PDA [1]

28 1 0
                                    

Pelangi berlari-lari dari rumahnya menuju sekolah. Bajunya yang kusut dan rambutnya yang sedikit berantakan karena ia tidak sempat menata semuanya. Ia juga memiliki lingkaran hitam di matanya menandakan bahwa dirinya kurang tidur semalaman.

Ia mencebik kesal dan bersumpah akan memukul Septi karena sudah menghilangkan buku catatan sejarah yang harusnya dikumpul sekarang. Makanya, itulah penyebab ia kekurangan tidur. Ia harus mengerjakan catatan itu lagi hingga larut malam.

"Bapak. Tunggu sebentar pak."

Pak Joko penjaga sekolah mengernyit bingung menatap Pelangi yang penampilannya sangat berbeda.
"Kenapa atuh sih eneng teh berantakan pisan ?" Aksen sunda-nya yang masih kental membuat Pelangi sedikit tidak mengerti ucapan bapak Joko,

"Eh iya Pak, saya kesiangan." Jelas Pelangi. Pak Joko sepertinya bingung dengan ucapan Pelangi barusan.

"Kesiangan ? Coba Neng lihat jam deh ?"

Pelangi tersenyum kikuk dan melihat kearah jam yang ada di post. Ia hanya melongo dan mengumpat kembali, "ini pasti kerjaan Nata sialan."

Ternyata Nata mempercepat Jam dikamarnya.

* * *

"Enggak lucu." Pelangi cemberut dan melipat kedua tangannya, ia menatap sinis kearah sahabatnya Nata. Bahkan Septi yang tidak tahu ceritanya ikut cekikikan bersama Nata. See ? Bahkan Septi sama sekali tidak tahu malu.

"Maafin gue yah Pelangi." Ujar Septi yang akhirnya meminta maaf.

Pelangi menoleh dan kembali membuang muka. "Oke, Septi gue maafin."

"Gue enggak nih ?"

Pelangi menyeringai kearah Nata. "Enggak usah lo ngomong lagi sama gue."

Nata terkekeh, ia memegang kedua pipi Pelangi. Terus menatap dalam mata Pelangi yang bulat. "Gue teraktir es krim deh."

Pelangi menggeleng. "Enggak mau."

"Dih yaudah. Septi, yuk kita beli es krim. Kayanya masih ada yang ngambek nih."

Pelangi tetap diam dan melipat kedua tangannya. Ia berpura-pura tidak melihat Nata. Sebenarnya, ia sudah tidak marah dengan Nata, tapi ia melakukan ini agar Nata jera dan tidak akan berbuat usil lagi.

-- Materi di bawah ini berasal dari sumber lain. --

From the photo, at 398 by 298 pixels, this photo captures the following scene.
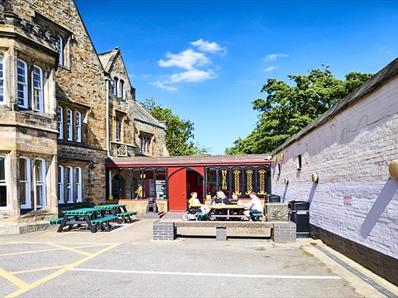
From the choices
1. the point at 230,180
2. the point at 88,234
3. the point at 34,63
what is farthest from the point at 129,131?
the point at 88,234

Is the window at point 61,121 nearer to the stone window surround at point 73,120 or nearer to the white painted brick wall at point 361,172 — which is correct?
the stone window surround at point 73,120

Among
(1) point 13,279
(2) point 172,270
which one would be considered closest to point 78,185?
(1) point 13,279

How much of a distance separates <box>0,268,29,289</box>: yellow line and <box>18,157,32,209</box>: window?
7.31 m

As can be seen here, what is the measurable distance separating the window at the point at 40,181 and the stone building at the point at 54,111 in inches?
0.9

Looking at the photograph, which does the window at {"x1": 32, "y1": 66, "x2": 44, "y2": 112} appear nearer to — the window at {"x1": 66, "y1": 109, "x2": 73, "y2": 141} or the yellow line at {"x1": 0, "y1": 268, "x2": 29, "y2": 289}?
the window at {"x1": 66, "y1": 109, "x2": 73, "y2": 141}

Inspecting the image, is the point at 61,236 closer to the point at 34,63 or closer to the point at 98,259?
the point at 98,259

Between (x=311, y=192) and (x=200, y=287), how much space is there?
20.4ft

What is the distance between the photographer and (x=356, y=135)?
7.45m

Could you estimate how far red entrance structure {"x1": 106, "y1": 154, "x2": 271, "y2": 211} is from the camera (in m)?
21.6

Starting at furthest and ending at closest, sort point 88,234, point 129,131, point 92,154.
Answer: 1. point 129,131
2. point 92,154
3. point 88,234

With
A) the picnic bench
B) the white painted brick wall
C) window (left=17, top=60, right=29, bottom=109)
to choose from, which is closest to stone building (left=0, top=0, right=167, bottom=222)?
window (left=17, top=60, right=29, bottom=109)

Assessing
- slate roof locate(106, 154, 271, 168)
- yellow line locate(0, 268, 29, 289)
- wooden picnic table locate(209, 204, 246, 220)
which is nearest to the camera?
yellow line locate(0, 268, 29, 289)

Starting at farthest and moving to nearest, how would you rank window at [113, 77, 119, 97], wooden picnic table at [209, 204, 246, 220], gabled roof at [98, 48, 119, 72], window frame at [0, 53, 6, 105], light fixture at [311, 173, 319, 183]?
window at [113, 77, 119, 97], gabled roof at [98, 48, 119, 72], wooden picnic table at [209, 204, 246, 220], window frame at [0, 53, 6, 105], light fixture at [311, 173, 319, 183]

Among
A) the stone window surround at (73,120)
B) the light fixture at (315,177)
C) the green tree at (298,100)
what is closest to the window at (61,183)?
the stone window surround at (73,120)
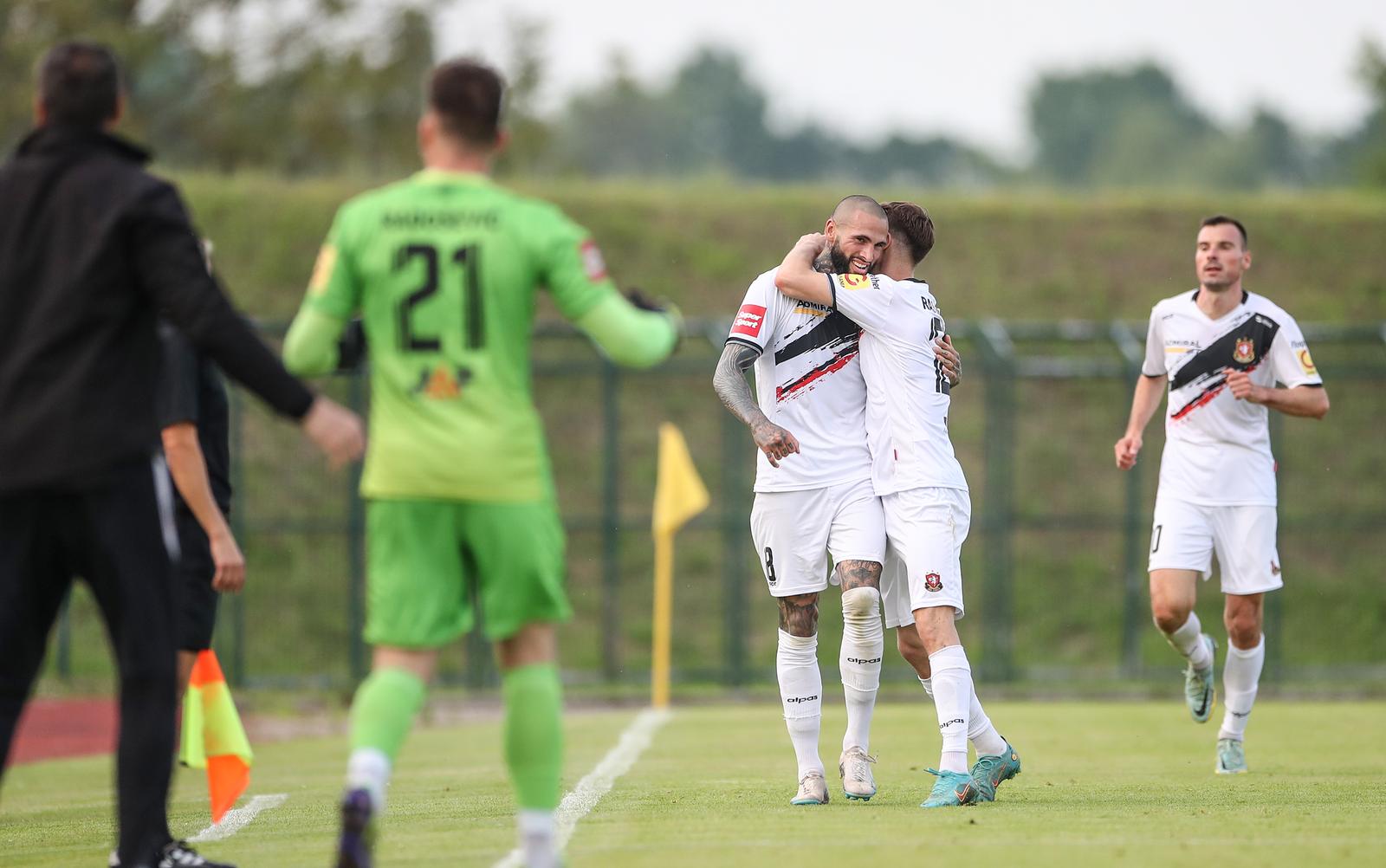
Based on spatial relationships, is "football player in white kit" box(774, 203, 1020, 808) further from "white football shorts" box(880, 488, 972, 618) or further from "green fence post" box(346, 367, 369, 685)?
"green fence post" box(346, 367, 369, 685)

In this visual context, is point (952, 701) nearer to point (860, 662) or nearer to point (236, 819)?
point (860, 662)

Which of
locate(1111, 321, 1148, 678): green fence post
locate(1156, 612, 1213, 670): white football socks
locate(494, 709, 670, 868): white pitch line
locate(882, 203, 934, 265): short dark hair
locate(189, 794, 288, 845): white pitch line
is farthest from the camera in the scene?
locate(1111, 321, 1148, 678): green fence post

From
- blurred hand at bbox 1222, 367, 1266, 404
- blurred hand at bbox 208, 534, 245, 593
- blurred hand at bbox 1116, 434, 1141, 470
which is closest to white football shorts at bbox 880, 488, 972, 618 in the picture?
blurred hand at bbox 1116, 434, 1141, 470

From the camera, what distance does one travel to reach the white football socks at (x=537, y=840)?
4.88 metres

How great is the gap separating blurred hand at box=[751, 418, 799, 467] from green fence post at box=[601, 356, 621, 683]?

"Pelangi udahan dong marahannya, entar cepet tua looh."

"Bodo."

Septi tertawa melihat keduanya. Nata dan Pelangi sangat lucu jika bertegkar. Kalau bukan Nata, pasti Pelangi.

Septi terlihat berbinar saat melihat pria pujaannya duduk sendirian dengan earphone menempel di telinganya. Tapi ia mengernyit bingung. Kenapa pandangan Awan selalu kearah Pelangi ?

* * *

Pelangi berjalan sendiri dengan setumpuk buku yang baru saja ia bawa dari perpustakaan.

"Kalau bukan karena ulangan, huh, enggak bakal gue pinjem buku sebanyak ini." Keluhnya tanpa sadar.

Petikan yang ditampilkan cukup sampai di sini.